More than 200 people came together last Wednesday night on the second floor of Old Town Hall for the first in a series of forums targeted at the growing use and abuse of prescription drugs and heroin among teenagers in Andover.
“Legal drugs have become a gateway for illegal drugs,” said Melissa Weiksnar, lead speaker at the “Just Listen” event dubbed “The Real Deal: Substance Abuse in Andover, 2013.”
The former Tyngsboro resident told the heartbreaking story of her daughter, Amy, who died of a heroin overdose at age 20. Weiksnar presented a slide show of pictures from her daughter’s life, set to the Pure Prairie League song, “Amy.” The series of photos of her daughter from infancy to young adulthood ended with her gravestone.
“Nobody expected her to die,” said Weiksnar, a member of a three-person panel brought together by Andover Youth Services Director Bill Fahey working with the Andover Police Department. “She was bright, beautiful, athletic and had wonderful friends.”

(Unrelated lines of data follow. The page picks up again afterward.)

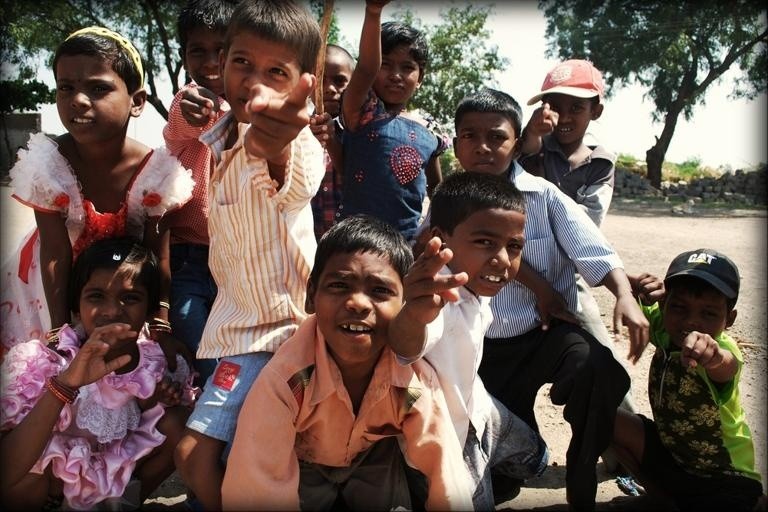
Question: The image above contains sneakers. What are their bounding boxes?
[566,452,599,506]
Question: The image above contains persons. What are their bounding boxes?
[606,249,763,511]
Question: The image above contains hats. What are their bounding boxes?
[662,246,742,307]
[525,58,604,107]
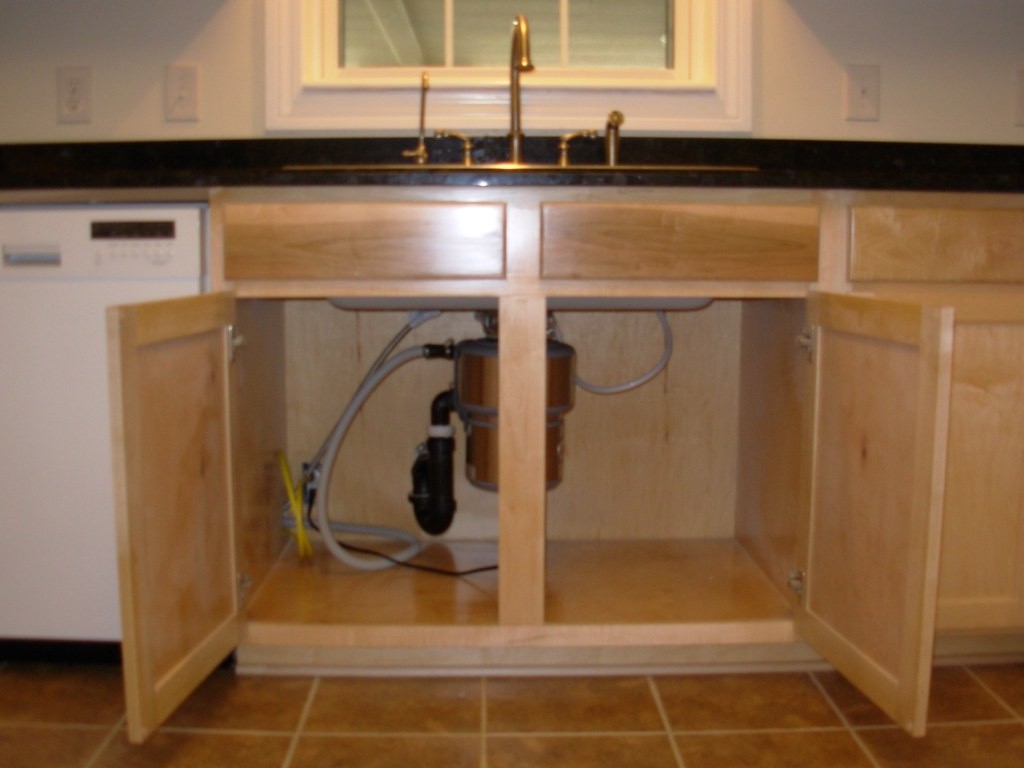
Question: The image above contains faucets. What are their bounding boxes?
[508,13,535,169]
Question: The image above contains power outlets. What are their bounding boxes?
[843,65,879,120]
[56,64,94,122]
[163,63,200,120]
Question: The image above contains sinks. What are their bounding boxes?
[285,163,761,173]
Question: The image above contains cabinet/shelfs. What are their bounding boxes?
[101,187,1024,749]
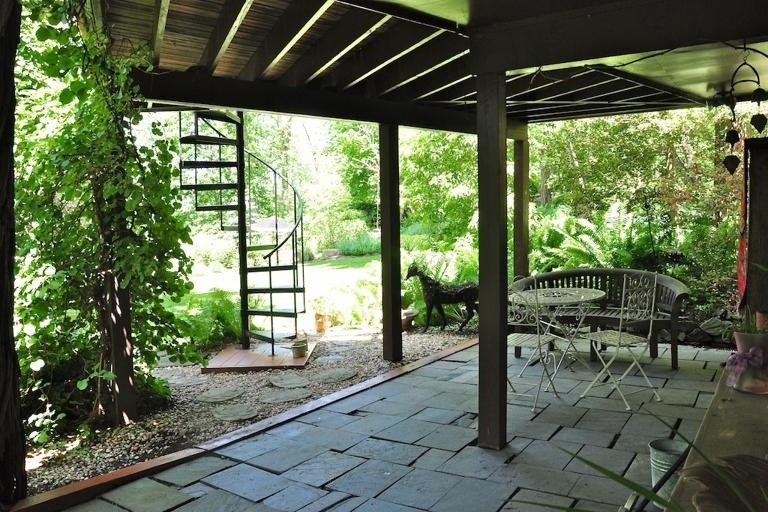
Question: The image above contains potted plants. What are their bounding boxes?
[733,304,768,365]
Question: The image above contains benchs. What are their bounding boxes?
[508,268,690,369]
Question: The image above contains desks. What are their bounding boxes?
[664,356,768,512]
[508,289,605,392]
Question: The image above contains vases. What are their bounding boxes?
[401,309,419,332]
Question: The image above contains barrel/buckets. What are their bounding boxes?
[294,338,308,351]
[647,438,690,510]
[291,342,306,358]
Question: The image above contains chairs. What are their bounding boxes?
[506,274,561,413]
[579,269,662,411]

But from an early age, Amy Weiksnar started experimenting with marijuana. By the time she was 17, she had tried heroin.
“When my daughter was a senior in high school, we had a decision to make,” said Weiksnar, dressed in her daughter’s favorite sweats, necklace and ring. “Do we look at colleges or rehab?”
But she was a “high-performing addict,” who got good grades and got into the Boston College nursing program.
So they chose college, after the experts told her that Amy would make academics a priority over drug use.
They were wrong.
Just before she turned 21, Amy ended up in a rehab facility. While there, she somehow got access to heroin and overdosed. The facility she was in didn’t have Narcan, a nasal spray that can bring overdose victims back to life, Weiksnar said. Doctors in the emergency room worked on her for two hours but couldn’t revive her.